State police now national imperative— US-based officer, Alade

State police now national imperative— US-based officer, Alade

Former U.S.-based police officer and public policy analyst, Monday Alade, warned yesterday that Nigeria has reached a defining security crossroads and must urgently embrace structural reforms, beginning with the creation of state police, if it is to respond credibly to rising global concern over insecurity across the country.

Alade’s position followed a high-level meeting last week between the United States Secretary of Defense, Pete Hegseth, Nigeria’s National Security Adviser, NSA, Mallam Nuhu Ribadu, and Senior Advisor, Sean Parnell, at the Pentagon, where the U.S. pressed Nigeria to demonstrate “concrete and urgent action” in tackling jihadist networks and protecting vulnerable populations.

Although the U.S. noted that attacks against Christians in Nigeria didn’t constitute state-sponsored persecution, the concern, he said, reflected the uncomfortable reality that churches, much like mosques, markets, schools, palaces, and transport hubs, had increasingly become soft targets in a nationwide wave of extremist violence.

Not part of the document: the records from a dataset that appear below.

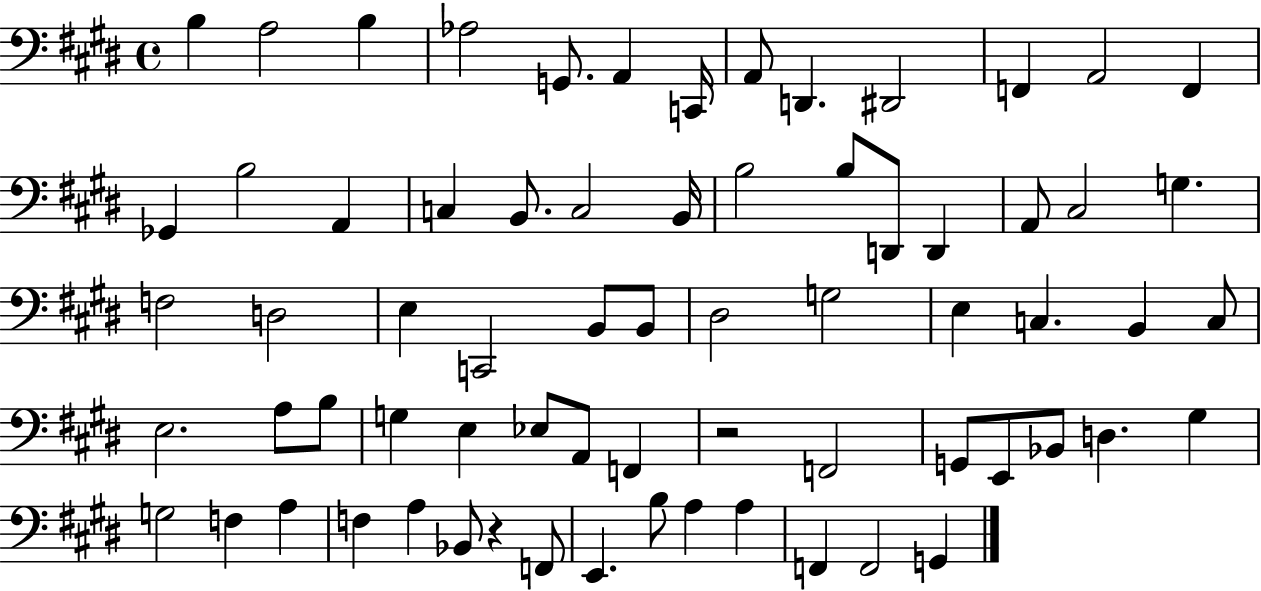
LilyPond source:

{
  \clef bass
  \time 4/4
  \defaultTimeSignature
  \key e \major
  \repeat volta 2 { b4 a2 b4 | aes2 g,8. a,4 c,16 | a,8 d,4. dis,2 | f,4 a,2 f,4 | \break ges,4 b2 a,4 | c4 b,8. c2 b,16 | b2 b8 d,8 d,4 | a,8 cis2 g4. | \break f2 d2 | e4 c,2 b,8 b,8 | dis2 g2 | e4 c4. b,4 c8 | \break e2. a8 b8 | g4 e4 ees8 a,8 f,4 | r2 f,2 | g,8 e,8 bes,8 d4. gis4 | \break g2 f4 a4 | f4 a4 bes,8 r4 f,8 | e,4. b8 a4 a4 | f,4 f,2 g,4 | \break } \bar "|."
}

According to Alade, the development signals that Nigeria’s security performance is now under global evaluation and that cosmetic changes will no longer suffice.

Reacting to the U.S. position, Alade said the most urgent reform Nigeria must now implement was the decentralisation of the police system to allow states establish their own policing formations.

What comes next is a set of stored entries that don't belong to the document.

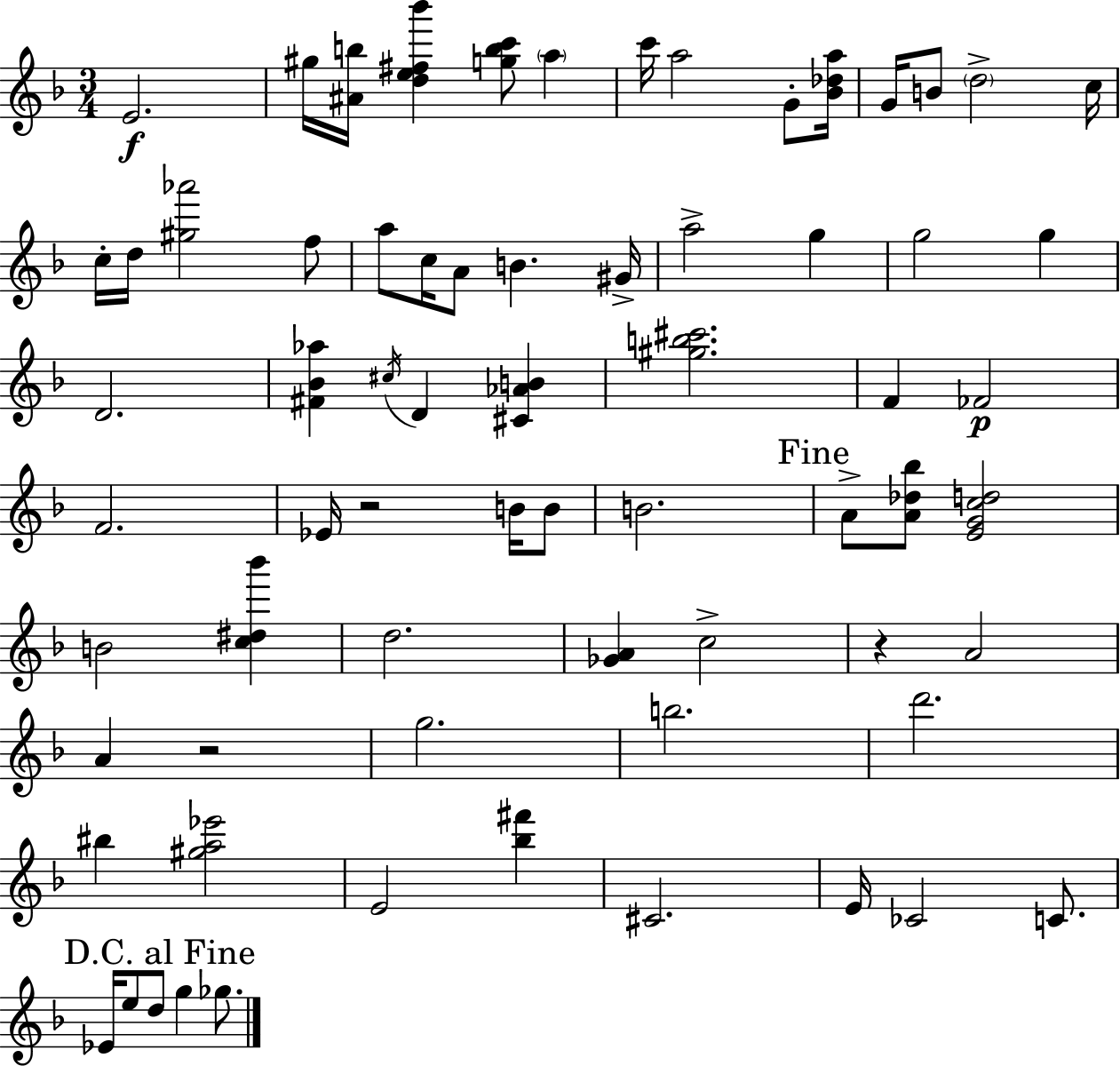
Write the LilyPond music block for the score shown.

{
  \clef treble
  \numericTimeSignature
  \time 3/4
  \key f \major
  e'2.\f | gis''16 <ais' b''>16 <d'' e'' fis'' bes'''>4 <g'' b'' c'''>8 \parenthesize a''4 | c'''16 a''2 g'8-. <bes' des'' a''>16 | g'16 b'8 \parenthesize d''2-> c''16 | \break c''16-. d''16 <gis'' aes'''>2 f''8 | a''8 c''16 a'8 b'4. gis'16-> | a''2-> g''4 | g''2 g''4 | \break d'2. | <fis' bes' aes''>4 \acciaccatura { cis''16 } d'4 <cis' aes' b'>4 | <gis'' b'' cis'''>2. | f'4 fes'2\p | \break f'2. | ees'16 r2 b'16 b'8 | b'2. | \mark "Fine" a'8-> <a' des'' bes''>8 <e' g' c'' d''>2 | \break b'2 <c'' dis'' bes'''>4 | d''2. | <ges' a'>4 c''2-> | r4 a'2 | \break a'4 r2 | g''2. | b''2. | d'''2. | \break bis''4 <gis'' a'' ees'''>2 | e'2 <bes'' fis'''>4 | cis'2. | e'16 ces'2 c'8. | \break \mark "D.C. al Fine" ees'16 e''8 d''8 g''4 ges''8. | \bar "|."
}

“Nigeria is the only major federal system in the world that still operates a fully centralised police structure.”

With more than 220 million people spread across diverse terrain and cultures, a one-size-fits-all security model can no longer protect the country,’’ he said.

He argued that the disconnect between local realities and a centralised command has fuelled slow response times, weak intelligence gathering, limited community trust and a pattern where every security failure was blamed on the President, even in remote areas far removed from federal control.

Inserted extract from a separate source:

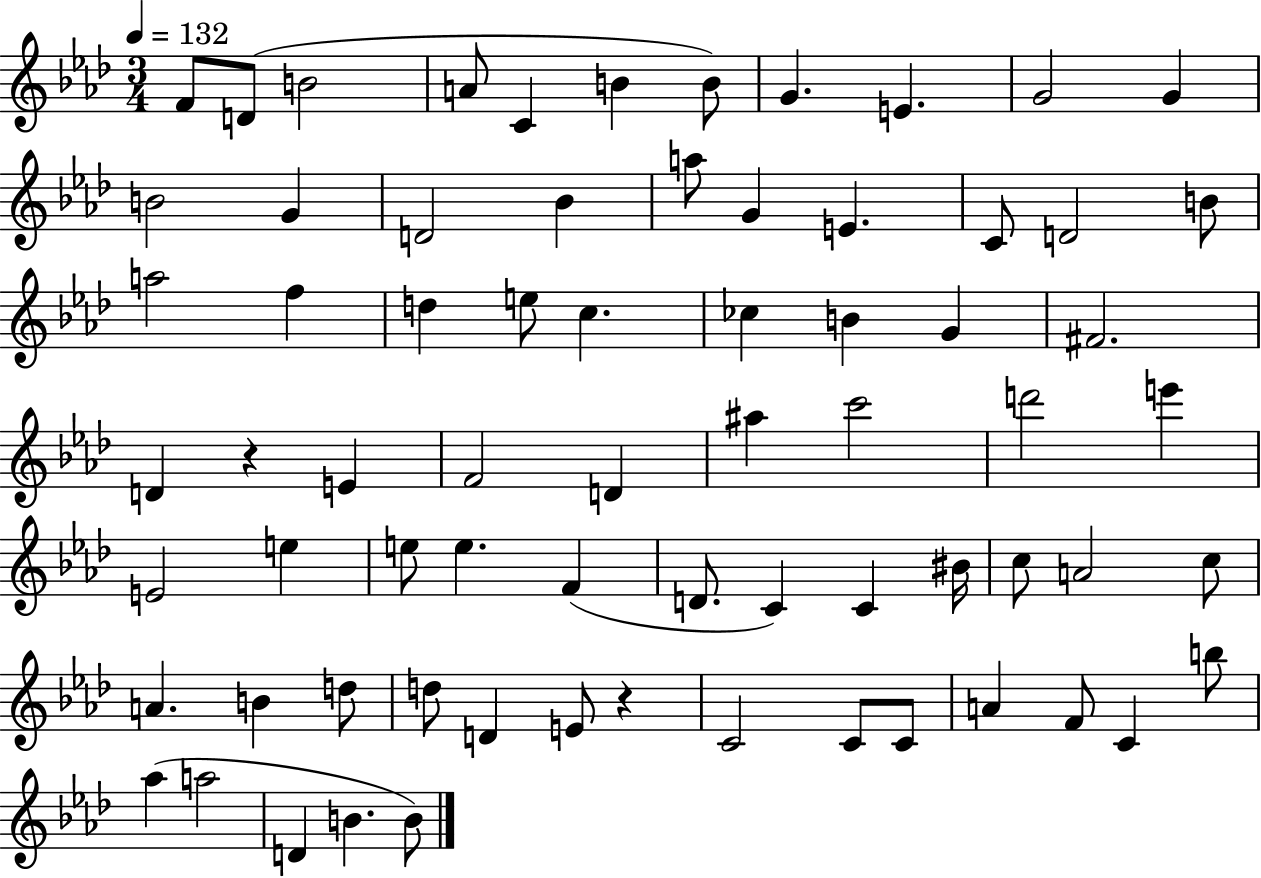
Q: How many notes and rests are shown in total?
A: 70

“State police will correct this imbalance.  It will empower governors to secure their states, free the President from impossible expectations, and allow communities to work with officers who understand their terrain, language and cultural context,’’ he said.

Alade noted that the Pentagon’s message underscored a broader shift, which is that  Nigeria must now demonstrate measurable reforms to strengthen internal security, particularly against extremist violence targeting vulnerable groups

He said:  “Such expectations cannot be met through outdated structures.  The world is watching Nigeria’s response, and state police is the strongest signal we can send to show readiness for modern, intelligence-driven security.”

He said his professional experience across multiple countries, ranging from the U.S. to Israel, Brazil and the U.K, showed that decentralised policing improved accountability, strengthened intelligence penetration, and enhanced response time.

“Nigeria cannot defeat 21st-century threats with a 20th-century policing model,” he insisted.